Dataset ->
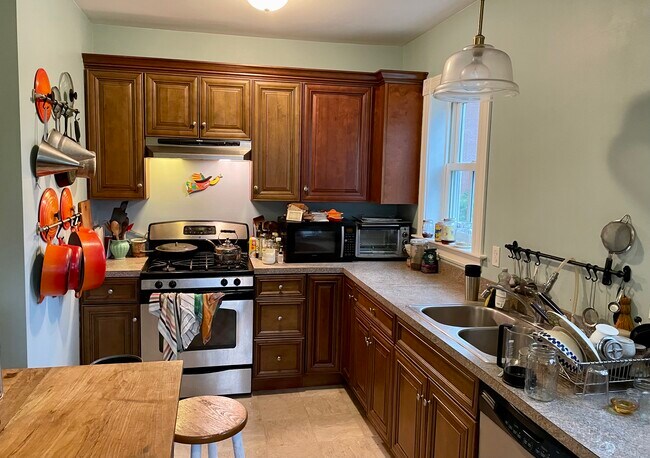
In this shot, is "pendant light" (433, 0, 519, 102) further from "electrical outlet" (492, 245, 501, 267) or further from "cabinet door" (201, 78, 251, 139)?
"cabinet door" (201, 78, 251, 139)

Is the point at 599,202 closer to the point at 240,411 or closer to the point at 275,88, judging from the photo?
the point at 240,411

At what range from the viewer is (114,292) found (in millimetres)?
A: 3219

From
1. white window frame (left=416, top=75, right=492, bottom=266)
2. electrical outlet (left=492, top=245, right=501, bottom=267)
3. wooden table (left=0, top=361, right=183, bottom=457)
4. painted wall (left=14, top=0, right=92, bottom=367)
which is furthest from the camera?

Work to complete ->
Rewrite all the records above with every instance of "electrical outlet" changed to "wall socket" and nothing else altered. Leave the pictures out of your answer.

Problem solution ->
In this shot, is "pendant light" (433, 0, 519, 102) further from "wall socket" (492, 245, 501, 267) or further from "cabinet door" (201, 78, 251, 139)?
"cabinet door" (201, 78, 251, 139)

Is the point at 599,202 closer to the point at 240,411 or closer to the point at 275,88, judging from the photo?
the point at 240,411

At what range from the viewer is (114,292) found (in millimetres)?
A: 3219

From
1. white window frame (left=416, top=75, right=492, bottom=266)
2. wall socket (left=492, top=245, right=501, bottom=267)
3. wooden table (left=0, top=361, right=183, bottom=457)
4. painted wall (left=14, top=0, right=92, bottom=367)
which is furthest from the camera?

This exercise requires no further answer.